In the Shadow of the Mountain (Old Red Lion Theatre)

Posted: May 18, 2018 in Theatre

Writer: Felicity Huxley-Miners      Director: Richard Elson

⭐⭐⭐

Girl meets boy, girl Rugby-tackles boy and so begins an imperfect relationship. Felicity Huxley-Miners’ short (70 minutes), bitter-sweet new play introduces us to Ellie and Rob, a couple who we come to feel need a lot of things in life, but not each other.

The opening scenes feel like an old-fashioned screwball romcom in which, say, Goldie Hawn could have been Ellie and the writer, taking on the role herself, certainly plays it that way. However, we already know that Ellie’s dramatic first entrance had been to intervene when Rob was about to jump under a train, which leads us to expect that the play will take us to much darker places.

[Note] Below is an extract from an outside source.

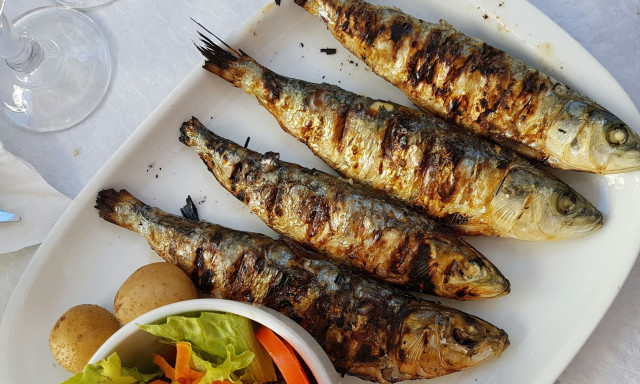 Νηστεία Χριστουγέννων: Πότε σταματάμε να τρώμε ψάρι;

David Shears gets Rob, the ordinary Geordie bloke who has just lost his girlfriend to his best mate, precisely right, but the chemistry between him and Huxley-Miners’ Ellie always feels completely wrong. If this is a deliberate ploy to show a dysfunctional relationship, it is very clever acting indeed. Having rescued Rob, Ellie goes several stages further than a typical Samaritan and invites him to share her bed. “Too much too soon” we think and we are right.

The needy stare in Huxley-Miners’ eyes, her frail demeanour and the desperation in her gestures make it clear that Ellie is by far the more troubled of the two. Having lured Rob into her web, she uses all her guile to keep him there, but this central section of the play is its least convincing. Rob’s inability to walk out is irritating, as are Ellie’s semi-comic attempts to keep him. We are told that Rob is close to his mother, but not his father and that Ellie is estranged from both her parents, but deeper knowledge of their past emotional lives would have helped us to understand them better and to care more for them.

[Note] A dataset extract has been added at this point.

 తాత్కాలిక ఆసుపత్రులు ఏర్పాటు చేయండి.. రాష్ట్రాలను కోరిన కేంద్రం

At a time when the mental health issues affecting young people, facing the intense pressures of modern life, are being brought into sharper focus, the play has much to say. Rob, coming out of a failed relationship and discontented with a job that he hates, struggles to see the point of carrying on. Ellie is told pointedly that she needs to like herself, but she persists with the misguided mission to make Rob, a man too wrapped up in his own problems, to like her instead.

Director Richard Elson’s production tunes in well to the shifting tones of the play. In the Shadow of the Mountain needs more depth and it needs more polish, but it makes a brave stab at probing the turbulence inside so many young minds today.